The combination of DCT and quantization results in many of the frequency coefficients being zero, especially the coefficients for high spatial frequencies. To take maximum advantage of this, the coefficients are organized in a zigzag order to produce long runs of zeros (see Figure 2-10). The coefficients are then converted to a series of run-amplitude pairs, each pair indicating a number of zero coefficients and the amplitude of a non-zero coefficient. These run-amplitude pairs are then coded with a variable-length code, which uses shorter codes for commonly occurring pairs and longer codes for less common pairs.
Some blocks of pixels need to be coded more accurately than others. For example, blocks with smooth intensity gradients need accurate coding to avoid visible block boundaries. To deal with this inequality between blocks, the MPEG algorithm allows the amount of quantization to be modified for each macroblock of pixels. This mechanism can also be used to provide smooth adaptation to a particular bit rate.
Figure 2-10 Transform Coding Operations
The MPEG standard provides a timing mechanism that ensures synchronization of audio and video. The standard includes two parameters: the system clock reference (SCR) and the presentation time stamp (PTS).

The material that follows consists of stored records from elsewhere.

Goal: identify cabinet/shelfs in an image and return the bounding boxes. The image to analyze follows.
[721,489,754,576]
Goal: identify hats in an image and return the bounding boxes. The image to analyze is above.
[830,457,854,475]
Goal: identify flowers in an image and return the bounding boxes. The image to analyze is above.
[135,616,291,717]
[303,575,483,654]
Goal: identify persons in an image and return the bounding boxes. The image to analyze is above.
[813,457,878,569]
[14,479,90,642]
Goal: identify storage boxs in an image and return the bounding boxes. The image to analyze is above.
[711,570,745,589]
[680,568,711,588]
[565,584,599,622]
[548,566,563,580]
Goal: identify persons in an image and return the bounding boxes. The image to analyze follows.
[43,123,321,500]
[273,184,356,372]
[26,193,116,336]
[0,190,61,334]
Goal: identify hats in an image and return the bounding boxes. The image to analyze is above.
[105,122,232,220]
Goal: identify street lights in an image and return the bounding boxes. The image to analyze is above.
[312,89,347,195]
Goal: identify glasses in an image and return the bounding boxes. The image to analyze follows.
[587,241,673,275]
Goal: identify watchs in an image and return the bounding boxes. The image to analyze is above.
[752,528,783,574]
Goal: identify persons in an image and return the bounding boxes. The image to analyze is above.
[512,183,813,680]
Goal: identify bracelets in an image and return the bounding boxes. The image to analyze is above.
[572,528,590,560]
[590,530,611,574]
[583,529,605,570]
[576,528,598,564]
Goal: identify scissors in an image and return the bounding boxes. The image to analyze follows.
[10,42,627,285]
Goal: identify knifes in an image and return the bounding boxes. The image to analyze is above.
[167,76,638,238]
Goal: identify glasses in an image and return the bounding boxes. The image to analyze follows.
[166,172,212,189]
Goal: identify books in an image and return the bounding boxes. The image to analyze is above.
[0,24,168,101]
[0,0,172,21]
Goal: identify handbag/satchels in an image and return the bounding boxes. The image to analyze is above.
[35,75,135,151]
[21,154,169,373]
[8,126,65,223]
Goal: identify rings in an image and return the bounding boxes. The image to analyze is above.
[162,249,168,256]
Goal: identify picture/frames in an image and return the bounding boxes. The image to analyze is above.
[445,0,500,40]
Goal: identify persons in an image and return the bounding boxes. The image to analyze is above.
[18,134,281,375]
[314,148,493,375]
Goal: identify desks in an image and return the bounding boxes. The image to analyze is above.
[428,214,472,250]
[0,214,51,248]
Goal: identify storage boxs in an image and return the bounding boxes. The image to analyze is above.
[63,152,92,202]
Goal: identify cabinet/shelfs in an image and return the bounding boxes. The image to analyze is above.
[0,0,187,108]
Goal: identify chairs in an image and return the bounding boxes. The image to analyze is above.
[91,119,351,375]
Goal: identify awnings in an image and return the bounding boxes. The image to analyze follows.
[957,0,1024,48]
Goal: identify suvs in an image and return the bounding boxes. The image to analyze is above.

The MPEG-specified ``system clock'' runs at 90 KHz. System clock reference and presentation time stamp values are coded in MPEG bit streams using 33 bits, which can represent any clock cycle in a 24-hour period.
System Clock References
An SCR is a snapshot of the encoder system clock which is placed into the system layer of the bit stream, as shown in Figure 2-11. During decoding, these values are used to update the system clock counter in the CL480.
Figure 2-11 SCR Flow in MPEG System
Presentation Time Stamps
Presentation time stamps are samples of the encoder system clock that are associated with video or audio presentation units. A presentation unit is a decoded video picture or a decoded audio time sequence. The PTS represents the time at which the video picture is to be displayed or the starting playback time for the audio time sequence.
The decoder either skips or repeats picture displays to ensure that the PTS is within one picture's worth of 90 KHz clock tics of the SCR when a picture is displayed. If the PTS is earlier (has a smaller value) than the current SCR, the decoder discards the picture. If the PTS is later (has a larger value) than the current SCR, the decoder repeats the display of the picture.